### WORK REQUIRED
Quote the listing below in its entirety, omitting every image.

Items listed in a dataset

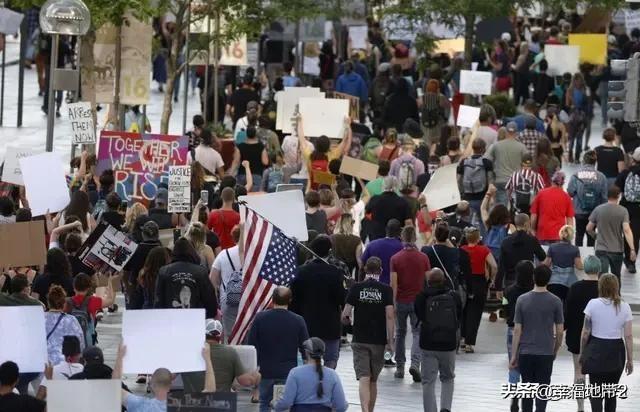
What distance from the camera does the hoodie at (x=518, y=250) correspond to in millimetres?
20797

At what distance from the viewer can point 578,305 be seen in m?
17.8

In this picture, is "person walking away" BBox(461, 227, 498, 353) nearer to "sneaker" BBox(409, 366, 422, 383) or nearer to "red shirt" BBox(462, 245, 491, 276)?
"red shirt" BBox(462, 245, 491, 276)

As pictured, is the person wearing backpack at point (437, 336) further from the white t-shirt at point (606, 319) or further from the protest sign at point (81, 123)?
the protest sign at point (81, 123)

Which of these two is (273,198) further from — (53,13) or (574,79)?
(574,79)

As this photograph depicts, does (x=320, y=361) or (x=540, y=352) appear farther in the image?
(x=540, y=352)

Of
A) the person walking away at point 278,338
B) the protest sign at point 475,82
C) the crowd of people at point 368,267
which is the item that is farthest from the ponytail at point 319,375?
the protest sign at point 475,82

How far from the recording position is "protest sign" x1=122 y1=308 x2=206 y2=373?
14273 millimetres

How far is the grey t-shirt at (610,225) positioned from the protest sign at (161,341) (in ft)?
32.5

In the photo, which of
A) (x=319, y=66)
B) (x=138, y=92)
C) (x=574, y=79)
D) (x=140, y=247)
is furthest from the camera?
(x=319, y=66)

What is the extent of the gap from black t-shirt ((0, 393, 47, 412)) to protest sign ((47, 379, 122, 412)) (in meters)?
0.08

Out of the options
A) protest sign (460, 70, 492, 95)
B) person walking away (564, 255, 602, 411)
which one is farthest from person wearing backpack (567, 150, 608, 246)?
protest sign (460, 70, 492, 95)

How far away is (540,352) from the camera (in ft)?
55.7

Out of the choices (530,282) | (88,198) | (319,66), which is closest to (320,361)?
(530,282)

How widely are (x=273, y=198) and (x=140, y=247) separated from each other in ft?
4.50
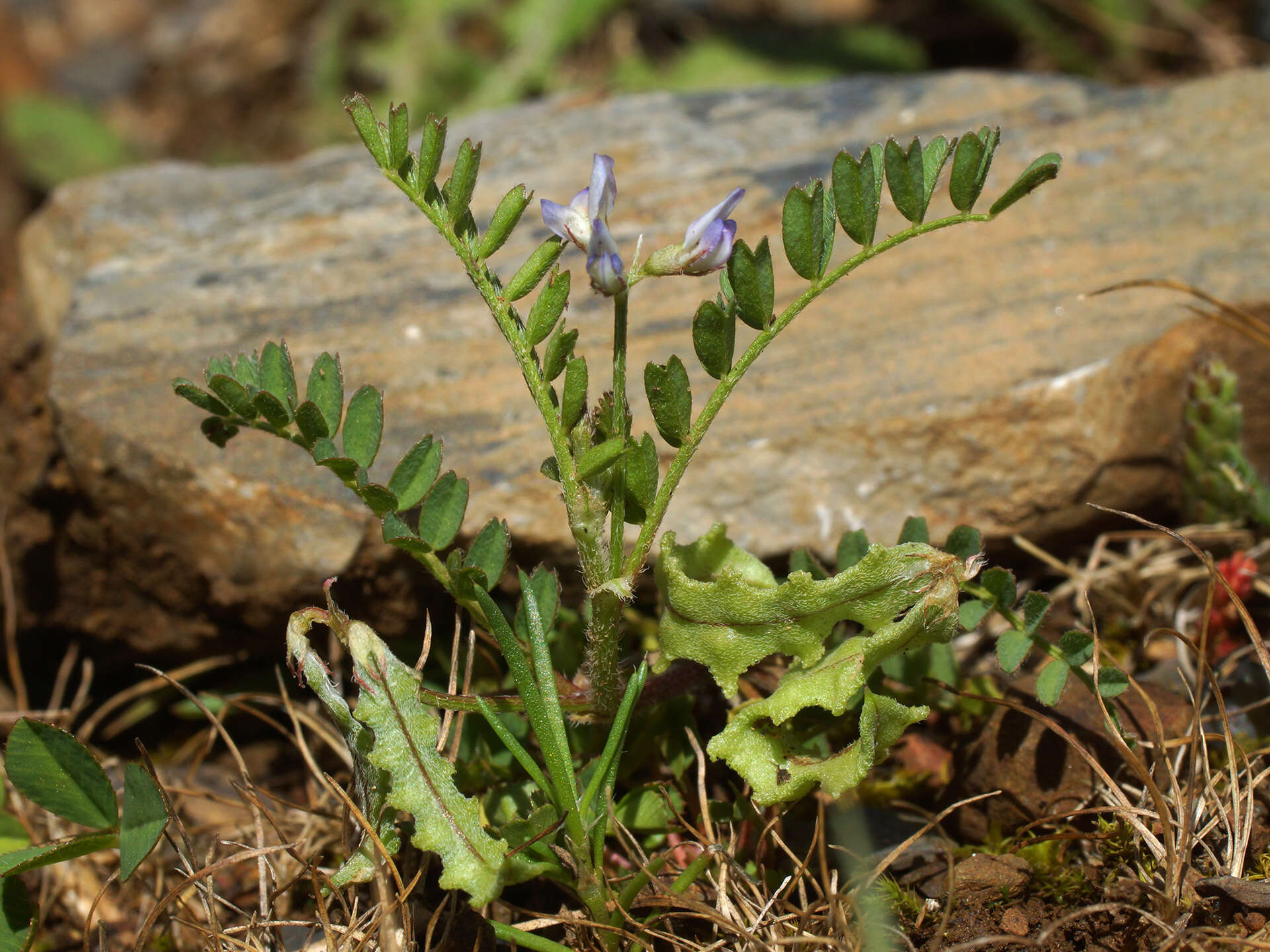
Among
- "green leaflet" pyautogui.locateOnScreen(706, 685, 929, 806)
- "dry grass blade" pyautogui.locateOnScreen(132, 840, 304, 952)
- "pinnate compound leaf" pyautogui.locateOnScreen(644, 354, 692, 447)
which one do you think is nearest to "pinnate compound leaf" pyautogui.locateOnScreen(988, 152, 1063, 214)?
"pinnate compound leaf" pyautogui.locateOnScreen(644, 354, 692, 447)

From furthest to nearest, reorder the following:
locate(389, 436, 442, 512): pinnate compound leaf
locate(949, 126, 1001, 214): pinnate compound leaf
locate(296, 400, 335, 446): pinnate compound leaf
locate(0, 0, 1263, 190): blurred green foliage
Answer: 1. locate(0, 0, 1263, 190): blurred green foliage
2. locate(389, 436, 442, 512): pinnate compound leaf
3. locate(296, 400, 335, 446): pinnate compound leaf
4. locate(949, 126, 1001, 214): pinnate compound leaf

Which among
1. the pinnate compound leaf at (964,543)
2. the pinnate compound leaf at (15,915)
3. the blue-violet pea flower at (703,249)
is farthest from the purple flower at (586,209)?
the pinnate compound leaf at (15,915)

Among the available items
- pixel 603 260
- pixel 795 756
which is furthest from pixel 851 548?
pixel 603 260

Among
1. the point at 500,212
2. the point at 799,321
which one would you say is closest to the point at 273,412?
the point at 500,212

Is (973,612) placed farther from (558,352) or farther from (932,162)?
(558,352)

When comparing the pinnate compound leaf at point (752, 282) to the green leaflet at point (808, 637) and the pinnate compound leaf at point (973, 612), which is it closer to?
the green leaflet at point (808, 637)

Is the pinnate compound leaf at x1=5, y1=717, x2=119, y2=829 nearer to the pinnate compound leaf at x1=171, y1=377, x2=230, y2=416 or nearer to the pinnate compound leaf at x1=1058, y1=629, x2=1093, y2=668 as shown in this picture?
the pinnate compound leaf at x1=171, y1=377, x2=230, y2=416

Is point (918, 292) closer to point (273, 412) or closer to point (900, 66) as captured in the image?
point (273, 412)
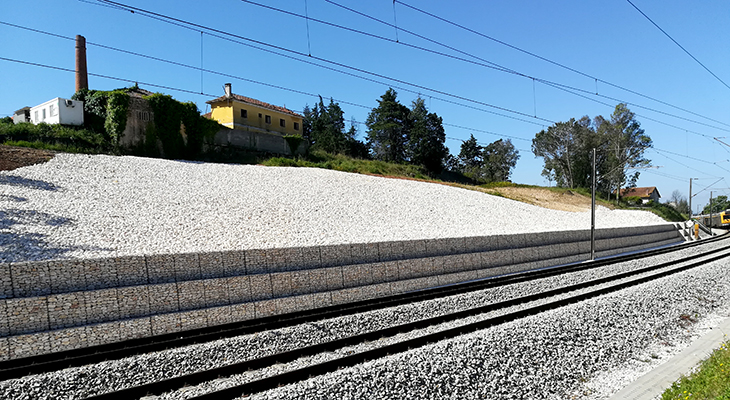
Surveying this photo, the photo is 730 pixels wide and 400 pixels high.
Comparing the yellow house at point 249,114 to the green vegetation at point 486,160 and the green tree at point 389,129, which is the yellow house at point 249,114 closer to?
the green tree at point 389,129

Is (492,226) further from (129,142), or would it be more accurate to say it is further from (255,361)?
(129,142)

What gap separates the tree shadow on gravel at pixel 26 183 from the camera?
1688 centimetres

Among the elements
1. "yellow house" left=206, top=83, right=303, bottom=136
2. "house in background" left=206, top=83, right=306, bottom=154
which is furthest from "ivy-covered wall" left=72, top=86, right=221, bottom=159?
"yellow house" left=206, top=83, right=303, bottom=136

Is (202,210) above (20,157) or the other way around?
the other way around

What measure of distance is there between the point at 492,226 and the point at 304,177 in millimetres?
13126

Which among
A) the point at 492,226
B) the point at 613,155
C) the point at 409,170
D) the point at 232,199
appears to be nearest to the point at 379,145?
→ the point at 409,170

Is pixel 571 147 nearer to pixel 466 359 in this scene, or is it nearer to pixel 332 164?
pixel 332 164

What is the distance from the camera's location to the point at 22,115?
1310 inches

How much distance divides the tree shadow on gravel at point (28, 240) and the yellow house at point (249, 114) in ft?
94.7

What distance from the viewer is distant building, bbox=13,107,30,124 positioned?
107 feet

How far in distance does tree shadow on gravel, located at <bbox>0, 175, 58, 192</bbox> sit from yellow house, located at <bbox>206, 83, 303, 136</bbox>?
24632mm

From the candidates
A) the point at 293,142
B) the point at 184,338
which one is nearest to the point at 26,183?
the point at 184,338

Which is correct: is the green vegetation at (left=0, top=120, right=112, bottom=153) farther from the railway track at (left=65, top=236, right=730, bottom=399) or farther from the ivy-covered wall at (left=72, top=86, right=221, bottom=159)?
the railway track at (left=65, top=236, right=730, bottom=399)

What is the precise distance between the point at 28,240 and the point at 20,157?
441 inches
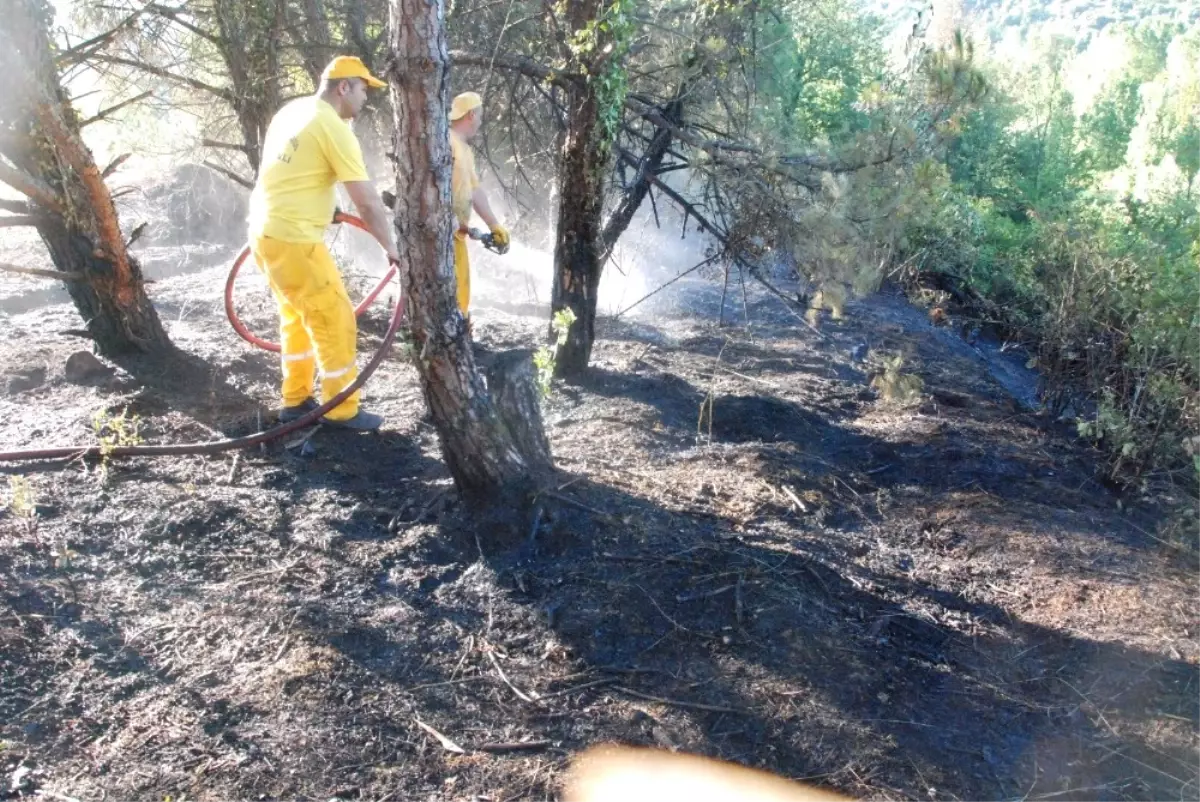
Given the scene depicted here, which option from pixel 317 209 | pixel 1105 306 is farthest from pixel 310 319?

### TASK RESPONSE
What distance from the camera does the hoodie at (x=518, y=250) correspond to in millimetres?
20797

At what distance from the viewer can point 578,305 be seen in m?
17.8

In this picture, is "person walking away" BBox(461, 227, 498, 353) nearer to "sneaker" BBox(409, 366, 422, 383) or nearer to "red shirt" BBox(462, 245, 491, 276)?
"red shirt" BBox(462, 245, 491, 276)

As pictured, is the person wearing backpack at point (437, 336) further from the white t-shirt at point (606, 319) or further from the protest sign at point (81, 123)?
the protest sign at point (81, 123)

Which of these two is (273,198) further from — (53,13) or (574,79)?
(574,79)

As this photograph depicts, does (x=320, y=361) or (x=540, y=352) appear farther in the image?
(x=540, y=352)

Of
A) the person walking away at point 278,338
B) the protest sign at point 475,82
C) the crowd of people at point 368,267
which is the item that is farthest from the ponytail at point 319,375?
the protest sign at point 475,82

How far from the recording position is "protest sign" x1=122 y1=308 x2=206 y2=373?
14273 millimetres

How far is the grey t-shirt at (610,225) positioned from the protest sign at (161,341) (in ft)?
32.5

In the photo, which of
A) (x=319, y=66)
B) (x=138, y=92)
C) (x=574, y=79)
D) (x=140, y=247)
is furthest from the camera?
(x=319, y=66)

What is the extent of the gap from black t-shirt ((0, 393, 47, 412)) to protest sign ((47, 379, 122, 412)) (in meters)?
0.08

Out of the options
A) protest sign (460, 70, 492, 95)
B) person walking away (564, 255, 602, 411)
which one is farthest from person wearing backpack (567, 150, 608, 246)?
protest sign (460, 70, 492, 95)

How far away is (540,352) from the camera (in ft)?
55.7

Out of the choices (530,282) | (88,198) | (319,66), which is closest to (320,361)?
(530,282)

How widely are (x=273, y=198) and (x=140, y=247) separated from each other in ft?
4.50
Among
- "green leaflet" pyautogui.locateOnScreen(706, 685, 929, 806)
- "dry grass blade" pyautogui.locateOnScreen(132, 840, 304, 952)
- "pinnate compound leaf" pyautogui.locateOnScreen(644, 354, 692, 447)
which one do you think is nearest to "pinnate compound leaf" pyautogui.locateOnScreen(988, 152, 1063, 214)?
"pinnate compound leaf" pyautogui.locateOnScreen(644, 354, 692, 447)

From furthest to nearest, reorder the following:
locate(389, 436, 442, 512): pinnate compound leaf
locate(949, 126, 1001, 214): pinnate compound leaf
locate(296, 400, 335, 446): pinnate compound leaf
locate(0, 0, 1263, 190): blurred green foliage
Answer: 1. locate(0, 0, 1263, 190): blurred green foliage
2. locate(389, 436, 442, 512): pinnate compound leaf
3. locate(296, 400, 335, 446): pinnate compound leaf
4. locate(949, 126, 1001, 214): pinnate compound leaf

Which among
1. the pinnate compound leaf at (964,543)
2. the pinnate compound leaf at (15,915)
3. the blue-violet pea flower at (703,249)
is farthest from the purple flower at (586,209)?
the pinnate compound leaf at (15,915)

Among the available items
- pixel 603 260
- pixel 795 756
which is furthest from pixel 851 548?
pixel 603 260

Among
1. the point at 500,212
2. the point at 799,321
which one would you say is closest to the point at 273,412?
the point at 500,212

Is (973,612) placed farther from (558,352) or farther from (932,162)?
(558,352)

When comparing the pinnate compound leaf at point (752, 282) to the green leaflet at point (808, 637) and the pinnate compound leaf at point (973, 612), which is it closer to?
the green leaflet at point (808, 637)

Is the pinnate compound leaf at x1=5, y1=717, x2=119, y2=829 nearer to the pinnate compound leaf at x1=171, y1=377, x2=230, y2=416 or nearer to the pinnate compound leaf at x1=1058, y1=629, x2=1093, y2=668 as shown in this picture?
the pinnate compound leaf at x1=171, y1=377, x2=230, y2=416

Is point (918, 292) closer to point (273, 412) or closer to point (900, 66) as captured in the image?
point (273, 412)
Surveying this photo, the photo is 730 pixels wide and 400 pixels high.
Comparing the yellow house at point 249,114 to the green vegetation at point 486,160 and the green tree at point 389,129, which is the yellow house at point 249,114 closer to?
the green tree at point 389,129

Is (492,226) further from (129,142), or would it be more accurate to say it is further from (255,361)?
(129,142)

What gap separates the tree shadow on gravel at pixel 26 183 from the camera?
1688 centimetres

Among the elements
1. "yellow house" left=206, top=83, right=303, bottom=136
2. "house in background" left=206, top=83, right=306, bottom=154
which is furthest from "ivy-covered wall" left=72, top=86, right=221, bottom=159?
"yellow house" left=206, top=83, right=303, bottom=136

Is (202,210) above (20,157) or the other way around?
the other way around

What measure of distance is there between the point at 492,226 and the point at 304,177 in millimetres?
13126

Which among
A) the point at 492,226
B) the point at 613,155
C) the point at 409,170
D) the point at 232,199
appears to be nearest to the point at 379,145?
→ the point at 409,170

Is pixel 571 147 nearer to pixel 466 359 in this scene, or is it nearer to pixel 332 164?
pixel 332 164

What is the distance from the camera's location to the point at 22,115?
1310 inches

How much distance divides the tree shadow on gravel at point (28, 240) and the yellow house at point (249, 114) in ft?
94.7

What distance from the viewer is distant building, bbox=13,107,30,124 positioned?
107 feet

How far in distance does tree shadow on gravel, located at <bbox>0, 175, 58, 192</bbox> sit from yellow house, located at <bbox>206, 83, 303, 136</bbox>?
24632mm

From the candidates
A) the point at 293,142
B) the point at 184,338
which one is nearest to the point at 26,183?
the point at 184,338

Which is correct: is the green vegetation at (left=0, top=120, right=112, bottom=153) farther from the railway track at (left=65, top=236, right=730, bottom=399) or farther from the ivy-covered wall at (left=72, top=86, right=221, bottom=159)?
the railway track at (left=65, top=236, right=730, bottom=399)

What is the precise distance between the point at 28,240 and the point at 20,157?
441 inches
Given the scene depicted here, which option from pixel 317 209 | pixel 1105 306 is farthest from pixel 310 319?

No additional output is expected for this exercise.